Gluten-Free Notes for Gluten-Free Blueberry Overnight Oats: This recipe relies on certified gluten-free oats to ensure it is safe for those avoiding gluten-containing grains. Always check labels for certification.
Ingredients
- 2 cups certified gluten-free oats
- 1.5 cups unsweetened almond milk
- 0.5 cup fresh or frozen blueberries
- 2 tbsp maple syrup
- 1 tsp chia seeds
- 0.5 tsp pure vanilla extract
- 1 pinch salt
Instructions
- 1
In a large bowl or individual jars, combine the certified gluten-free oats, chia seeds, and salt. Stir these dry ingredients together thoroughly to ensure the chia seeds are evenly distributed and won't clump.
- 2
Pour in the unsweetened almond milk, maple syrup, and pure vanilla extract. Stir everything together until well combined, making sure there are no dry pockets of oats or chia seeds remaining.
- 3
Gently fold in the fresh or frozen blueberries. If using frozen blueberries, they will thaw overnight and release some of their vibrant color and juice into the oats.
- 4
Cover the bowl or jars tightly with lids or plastic wrap. Refrigerate for at least 8 hours, or preferably overnight, allowing the oats and chia seeds to absorb the liquid and thicken into a creamy consistency.
- 5
In the morning, give the overnight oats a good stir.
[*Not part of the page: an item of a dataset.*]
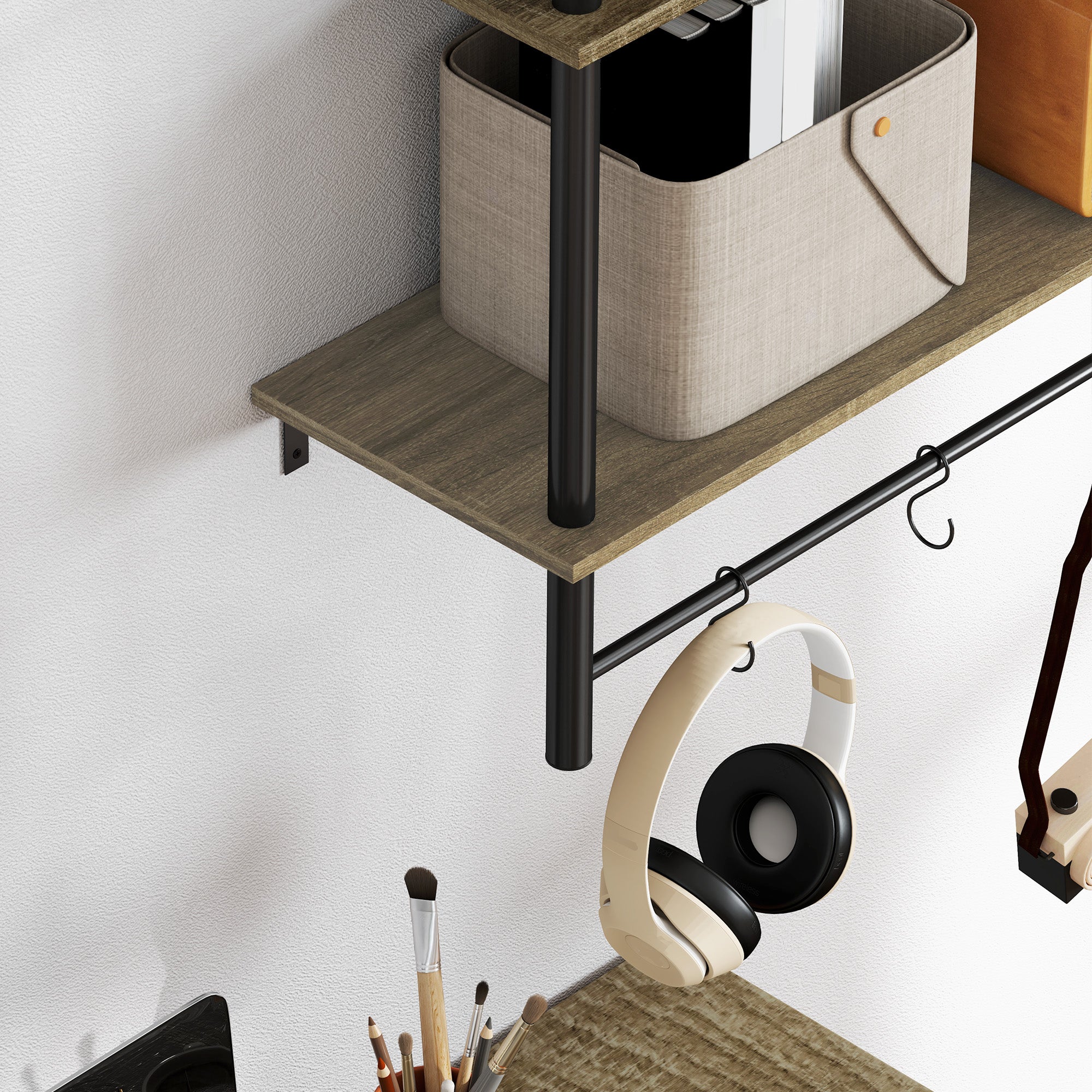 Wall Mounted Floating Shelves with 4 Hooks, Rustic Wall Shelf Unit for Living Room, Entryway, Grey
If the mixture is too thick for your liking, you can add a splash more almond milk until it reaches your desired texture. Serve chilled, perhaps with a few extra blueberries on top.
Nutrition (per serving)
Tips & Notes
- Certified gluten-free oats vary by cut; any cut works in no-bake recipes, but certified gluten-free rolled oats hold their shape better when baked.
- Warm milk (not hot) is key for yeast-based recipes — aim for 105–115°F to activate yeast without killing it.
- Refrigerate maple syrup after opening and use within a year.